Crash In 2014? Not So Fast

Includes: DIA, QQQ, SPY
by: Henry Ma, CFA


Recent sell-off was a temporary correction, not a start of a bear market.

Expanding economies and cheap money continue to support the markets.

US stock valuation is slightly higher than historical average, but not over-stretched and may be justified by low interest rates.

International stocks are cheap on PE basis compared to historical average.

Recently, a scary chart created by market timer Tom DeMark has stirred Wall Street. He drew a striking parallel between the current market performance and the 1929 crash. The sell-offs last week seemed to confirm his bearish prediction (see Chart One). So far in April, the S&P 500 Index tumbled 2.9%. Even worse, the small cap stocks represented by Russell 2000 Index plummeted 5.1%.

Chart One: Scary Chart by Tom DeMark

Investors are asking: is recent sell-off a temporary correction or the start of a bear market? I believe that current sell-off is a correction in a continuing bull market though the correction could be significant in some of the more expensive sectors/regions. However, some of the less expensive sectors/regions could benefit from this correction. My general assessments on the markets can be summarized as follows:

  • The general market condition is still bullish. Coming out of the great recession in 2008, the US economy continues its recovery and expansion at a moderate pace. The labor market is improving, but it is not strong enough for the Fed to abandon its loose monetary policy. Globally, Europe starts to recover from recession and debt crisis. The European Central Bank may lower interest rates to fight the possibility of deflation. In Japan, Abenomics, combining the super-size quantitative easing with fiscal stimulus, has provided a boost to the Japanese economy and showed significant progress in ending the decades-long sluggish economy. In China, the economy seems to stabilize around 7% growth rate though potential problems like over-valued real estate, non-performing bank debts and social inequality persist. Expanding global economies and cheap money will continue supporting risk-taking and stock markets.
  • Valuation in the US is above historical average, but it is not over-stretched by any measure. Current PE ratio of S&P 500 Index stands at 17, slightly higher than historical average 16. Analysts often like to measure richness/cheapness by comparing the PE multiple with the ongoing interest rates. Low interest rates tend to support higher PE on a discount dividend valuation formula. When measured by the spread of earnings yield and Ten-year Treasury rate, the current market is not expensive at all. The current spread is 3.06%, much higher than historical average of 0.63% dating back 1954 (see Chart 2). That means that equity markets still provide a significant risk premium over Treasuries.

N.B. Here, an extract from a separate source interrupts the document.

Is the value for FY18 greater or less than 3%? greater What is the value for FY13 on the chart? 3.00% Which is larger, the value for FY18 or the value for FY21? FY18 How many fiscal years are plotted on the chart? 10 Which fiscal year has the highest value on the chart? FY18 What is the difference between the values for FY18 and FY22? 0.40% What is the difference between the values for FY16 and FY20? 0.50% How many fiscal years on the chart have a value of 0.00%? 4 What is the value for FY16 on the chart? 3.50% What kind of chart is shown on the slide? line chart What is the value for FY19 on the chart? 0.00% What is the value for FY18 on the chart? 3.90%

Chart Two: S&P 500 Index PE Ratio

  • Globally, on PE ratio basis, stocks are cheap. MSCI EAFE index, which is composed of stocks in the developed countries, is traded at a PE ratio of 18, well below its historical average of 28 since 1995 (see Chart 3). MSCI Emerging Market Index is traded at a PE ratio of 12, below historical average of 14 as well (see Chart 4).

Chart Three: MSCI EAFE PE Ratio

Chart Four: MSCI Emerging Market PE Ratio

  • The recent sell-off has hit tech stocks especially hard. Nasdaq Composite Index tumbled by 8.2% since March 5. With a current PE ratio of 35 and a forward PE of 19, the tech stocks are not cheap, but its valuation is not over-stretched. Since 1995, the Nasdaq Composite Index has been traded at an average PE ratio of 63 and median PE ratio of 32 (see Chart 5).

Chart Five: Nasdaq Composite Index PE Ratio

  • So far in April, in contrast to the US markets, emerging market stocks gained 1.8%. Normally, when investors are scared and shed risks, EM stocks are hurt the most. This contradictory behavior is just another piece of evidence that investors are not scared by the markets, but they are looking for better value.

Disclosure: I have no positions in any stocks mentioned, and no plans to initiate any positions within the next 72 hours. I wrote this article myself, and it expresses my own opinions. I am not receiving compensation for it. I have no business relationship with any company whose stock is mentioned in this article.